• To do:
Return all entries verbatim; skip any pictures.

** Source data follows **

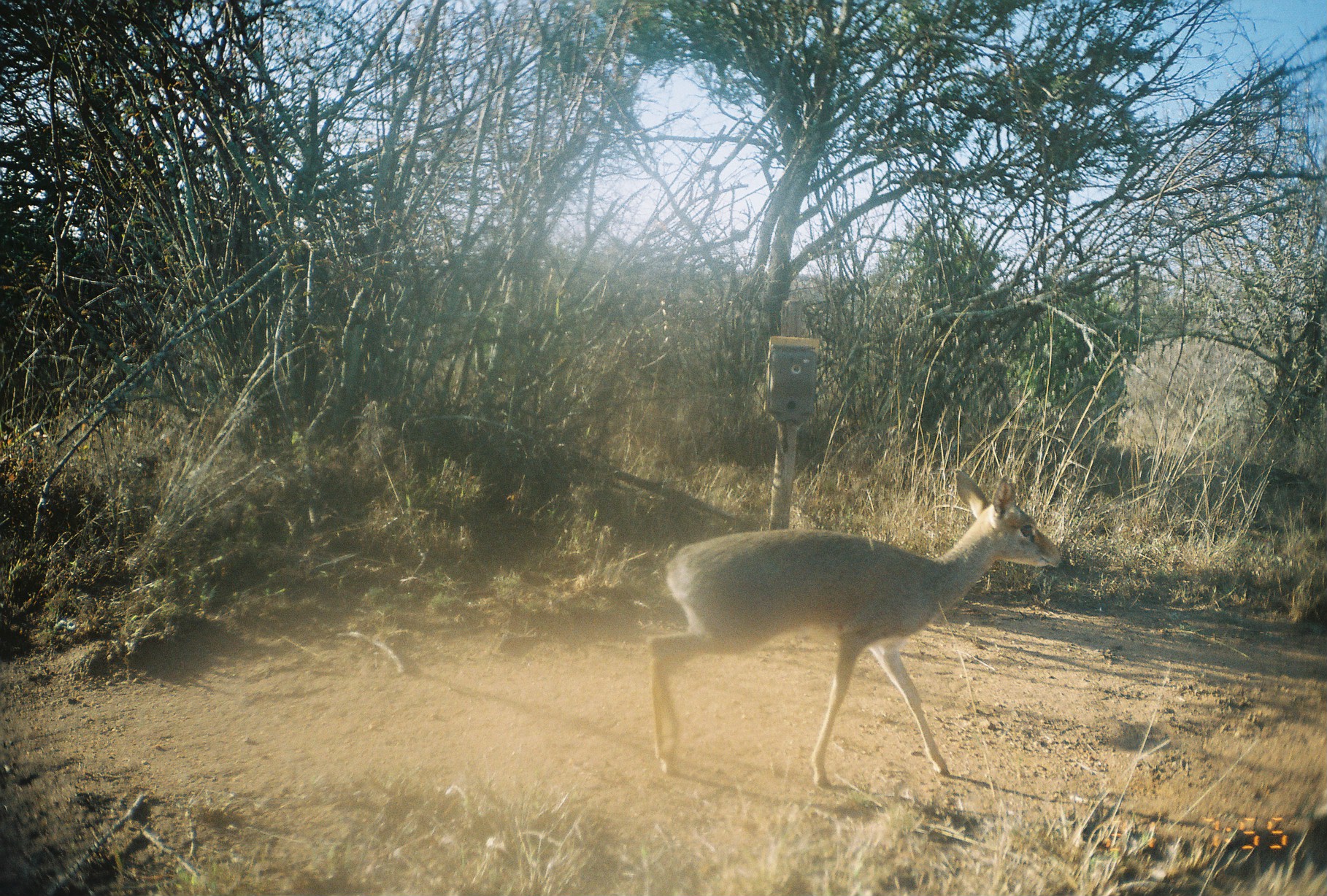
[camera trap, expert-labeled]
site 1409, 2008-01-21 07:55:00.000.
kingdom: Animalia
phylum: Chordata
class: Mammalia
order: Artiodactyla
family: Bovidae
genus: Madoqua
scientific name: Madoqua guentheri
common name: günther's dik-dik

** End of Source data **

• Answer box:
[camera trap, expert-labeled]
site 1409, 2008-01-21 07:55:00.000.
kingdom: Animalia
phylum: Chordata
class: Mammalia
order: Artiodactyla
family: Bovidae
genus: Madoqua
scientific name: Madoqua guentheri
common name: günther's dik-dik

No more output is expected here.